··· DONNÉES DE L'EXERCICE
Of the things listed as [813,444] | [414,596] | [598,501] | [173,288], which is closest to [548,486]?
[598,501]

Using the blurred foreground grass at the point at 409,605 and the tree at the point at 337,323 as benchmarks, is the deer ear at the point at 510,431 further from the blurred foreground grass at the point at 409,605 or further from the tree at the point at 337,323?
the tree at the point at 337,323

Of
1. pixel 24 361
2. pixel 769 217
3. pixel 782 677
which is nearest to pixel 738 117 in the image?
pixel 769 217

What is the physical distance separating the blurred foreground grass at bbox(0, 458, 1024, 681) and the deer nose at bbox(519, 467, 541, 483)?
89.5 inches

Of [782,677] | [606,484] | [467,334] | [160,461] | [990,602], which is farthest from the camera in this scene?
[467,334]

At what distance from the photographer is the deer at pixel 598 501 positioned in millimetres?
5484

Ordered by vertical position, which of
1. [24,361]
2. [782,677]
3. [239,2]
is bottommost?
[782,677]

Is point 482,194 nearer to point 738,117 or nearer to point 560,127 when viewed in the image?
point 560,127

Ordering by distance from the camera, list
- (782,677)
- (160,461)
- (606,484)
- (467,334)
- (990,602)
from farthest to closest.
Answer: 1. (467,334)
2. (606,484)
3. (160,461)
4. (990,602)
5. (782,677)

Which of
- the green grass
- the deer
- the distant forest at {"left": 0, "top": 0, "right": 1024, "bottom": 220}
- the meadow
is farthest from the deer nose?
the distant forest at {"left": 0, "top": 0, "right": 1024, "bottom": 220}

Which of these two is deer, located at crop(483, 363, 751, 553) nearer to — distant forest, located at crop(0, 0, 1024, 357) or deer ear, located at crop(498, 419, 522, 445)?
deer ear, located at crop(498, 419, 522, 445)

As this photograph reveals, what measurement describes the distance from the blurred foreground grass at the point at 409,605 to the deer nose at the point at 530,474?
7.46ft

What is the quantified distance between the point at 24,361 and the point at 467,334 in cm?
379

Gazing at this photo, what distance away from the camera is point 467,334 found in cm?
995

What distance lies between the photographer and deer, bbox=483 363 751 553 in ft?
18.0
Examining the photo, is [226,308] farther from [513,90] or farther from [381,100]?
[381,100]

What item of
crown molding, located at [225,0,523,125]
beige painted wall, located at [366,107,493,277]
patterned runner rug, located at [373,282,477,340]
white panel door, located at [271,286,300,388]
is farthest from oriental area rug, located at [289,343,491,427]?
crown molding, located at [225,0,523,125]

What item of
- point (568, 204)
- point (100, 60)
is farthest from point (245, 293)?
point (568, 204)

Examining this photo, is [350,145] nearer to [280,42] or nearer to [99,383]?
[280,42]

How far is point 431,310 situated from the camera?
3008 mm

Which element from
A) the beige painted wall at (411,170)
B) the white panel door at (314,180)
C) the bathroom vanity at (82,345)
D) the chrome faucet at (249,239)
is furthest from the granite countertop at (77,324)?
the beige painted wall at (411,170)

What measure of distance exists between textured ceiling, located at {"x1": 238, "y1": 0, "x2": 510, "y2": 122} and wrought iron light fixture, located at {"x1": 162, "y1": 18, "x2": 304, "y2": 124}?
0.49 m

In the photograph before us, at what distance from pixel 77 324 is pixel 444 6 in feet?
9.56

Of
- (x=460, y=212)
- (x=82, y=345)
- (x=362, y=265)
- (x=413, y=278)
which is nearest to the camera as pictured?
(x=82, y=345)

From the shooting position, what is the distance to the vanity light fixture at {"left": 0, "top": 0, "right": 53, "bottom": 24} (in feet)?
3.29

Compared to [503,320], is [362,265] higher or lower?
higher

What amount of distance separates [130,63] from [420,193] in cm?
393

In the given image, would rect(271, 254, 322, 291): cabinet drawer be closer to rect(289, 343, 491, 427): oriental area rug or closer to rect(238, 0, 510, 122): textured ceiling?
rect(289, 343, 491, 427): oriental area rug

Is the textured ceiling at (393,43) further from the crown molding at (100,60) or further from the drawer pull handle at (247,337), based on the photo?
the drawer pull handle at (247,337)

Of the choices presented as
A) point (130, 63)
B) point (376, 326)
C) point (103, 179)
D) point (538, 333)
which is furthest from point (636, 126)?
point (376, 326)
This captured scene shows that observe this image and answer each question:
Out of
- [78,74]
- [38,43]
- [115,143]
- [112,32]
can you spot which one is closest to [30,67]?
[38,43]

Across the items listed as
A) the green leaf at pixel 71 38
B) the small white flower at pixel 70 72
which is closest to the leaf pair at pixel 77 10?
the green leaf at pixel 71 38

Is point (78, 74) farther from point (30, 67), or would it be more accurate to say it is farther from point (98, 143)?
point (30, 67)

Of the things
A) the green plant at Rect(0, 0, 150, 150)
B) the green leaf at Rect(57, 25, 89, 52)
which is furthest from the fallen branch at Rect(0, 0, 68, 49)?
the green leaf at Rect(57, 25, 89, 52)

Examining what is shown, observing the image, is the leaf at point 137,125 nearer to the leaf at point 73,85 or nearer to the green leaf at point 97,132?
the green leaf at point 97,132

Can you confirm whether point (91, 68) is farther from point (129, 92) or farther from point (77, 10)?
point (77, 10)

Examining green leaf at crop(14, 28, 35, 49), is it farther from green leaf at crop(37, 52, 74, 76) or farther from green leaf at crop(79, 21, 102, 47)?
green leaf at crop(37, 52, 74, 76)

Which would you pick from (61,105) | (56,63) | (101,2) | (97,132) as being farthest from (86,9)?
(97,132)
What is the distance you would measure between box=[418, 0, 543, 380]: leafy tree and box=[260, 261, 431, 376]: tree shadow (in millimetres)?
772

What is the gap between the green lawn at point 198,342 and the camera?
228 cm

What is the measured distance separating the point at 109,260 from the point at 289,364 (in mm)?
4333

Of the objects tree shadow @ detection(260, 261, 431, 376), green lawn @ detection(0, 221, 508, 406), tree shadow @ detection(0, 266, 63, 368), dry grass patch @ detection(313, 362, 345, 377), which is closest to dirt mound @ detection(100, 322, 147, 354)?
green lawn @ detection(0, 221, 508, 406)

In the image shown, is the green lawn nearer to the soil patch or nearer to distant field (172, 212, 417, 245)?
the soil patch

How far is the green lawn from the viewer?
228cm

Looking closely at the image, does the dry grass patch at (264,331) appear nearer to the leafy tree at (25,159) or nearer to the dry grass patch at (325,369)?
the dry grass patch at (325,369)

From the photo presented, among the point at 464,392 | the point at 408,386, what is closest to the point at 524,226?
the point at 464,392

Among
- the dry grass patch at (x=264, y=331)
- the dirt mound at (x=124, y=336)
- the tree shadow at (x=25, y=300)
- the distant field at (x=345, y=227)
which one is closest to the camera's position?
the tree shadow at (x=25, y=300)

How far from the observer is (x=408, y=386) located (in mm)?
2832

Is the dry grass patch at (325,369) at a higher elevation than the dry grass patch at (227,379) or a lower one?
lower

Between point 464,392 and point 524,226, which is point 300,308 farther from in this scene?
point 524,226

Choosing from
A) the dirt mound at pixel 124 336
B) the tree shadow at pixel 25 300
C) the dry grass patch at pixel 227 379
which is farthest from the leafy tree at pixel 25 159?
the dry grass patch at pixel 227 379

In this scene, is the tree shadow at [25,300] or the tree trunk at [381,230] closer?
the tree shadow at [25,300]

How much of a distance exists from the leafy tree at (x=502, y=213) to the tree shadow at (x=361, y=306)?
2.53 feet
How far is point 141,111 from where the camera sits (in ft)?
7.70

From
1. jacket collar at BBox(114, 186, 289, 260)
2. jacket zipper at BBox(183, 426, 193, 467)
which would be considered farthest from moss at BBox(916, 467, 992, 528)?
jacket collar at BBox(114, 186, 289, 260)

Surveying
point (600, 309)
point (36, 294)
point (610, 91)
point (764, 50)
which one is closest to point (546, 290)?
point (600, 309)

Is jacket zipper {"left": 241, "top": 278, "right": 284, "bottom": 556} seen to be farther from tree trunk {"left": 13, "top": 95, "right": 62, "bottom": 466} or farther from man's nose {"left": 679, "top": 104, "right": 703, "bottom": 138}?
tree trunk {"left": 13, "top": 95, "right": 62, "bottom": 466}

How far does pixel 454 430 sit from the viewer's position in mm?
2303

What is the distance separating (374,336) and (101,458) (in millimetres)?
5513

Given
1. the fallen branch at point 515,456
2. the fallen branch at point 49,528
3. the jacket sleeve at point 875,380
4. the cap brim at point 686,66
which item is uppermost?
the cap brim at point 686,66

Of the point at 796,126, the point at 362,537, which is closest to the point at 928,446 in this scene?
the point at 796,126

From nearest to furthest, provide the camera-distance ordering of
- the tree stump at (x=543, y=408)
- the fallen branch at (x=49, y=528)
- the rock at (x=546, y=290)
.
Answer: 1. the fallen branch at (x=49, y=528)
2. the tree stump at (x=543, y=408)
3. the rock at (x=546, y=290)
······
Recopiez le passage qui va de la ligne contenant « How much of » jusqu'à la fin des lignes, en changeant « jacket zipper » en « jacket pocket » et sans rien modifier d'autre.

## RÉPONSE À L'EXERCICE
How much of a distance exists from the leafy tree at (x=502, y=213) to the tree shadow at (x=361, y=306)?
2.53 feet
How far is point 141,111 from where the camera sits (in ft)?
7.70

From
1. jacket collar at BBox(114, 186, 289, 260)
2. jacket pocket at BBox(183, 426, 193, 467)
which would be considered farthest from moss at BBox(916, 467, 992, 528)?
jacket collar at BBox(114, 186, 289, 260)

Surveying
point (600, 309)
point (36, 294)
point (610, 91)
point (764, 50)
which one is closest to point (546, 290)?
point (600, 309)

Is jacket pocket {"left": 241, "top": 278, "right": 284, "bottom": 556} seen to be farther from tree trunk {"left": 13, "top": 95, "right": 62, "bottom": 466} or farther from man's nose {"left": 679, "top": 104, "right": 703, "bottom": 138}?
tree trunk {"left": 13, "top": 95, "right": 62, "bottom": 466}

How far does pixel 454 430 sit from the viewer's position in mm?
2303

What is the distance separating (374,336) and (101,458) (in millimetres)?
5513

Given
1. the fallen branch at point 515,456
2. the fallen branch at point 49,528
3. the jacket sleeve at point 875,380
4. the cap brim at point 686,66
which item is uppermost?
the cap brim at point 686,66

Of the point at 796,126, the point at 362,537, which is closest to the point at 928,446 in this scene?
the point at 796,126

From nearest to furthest, provide the camera-distance ordering of
- the tree stump at (x=543, y=408)
- the fallen branch at (x=49, y=528)
- the rock at (x=546, y=290)
.
Answer: 1. the fallen branch at (x=49, y=528)
2. the tree stump at (x=543, y=408)
3. the rock at (x=546, y=290)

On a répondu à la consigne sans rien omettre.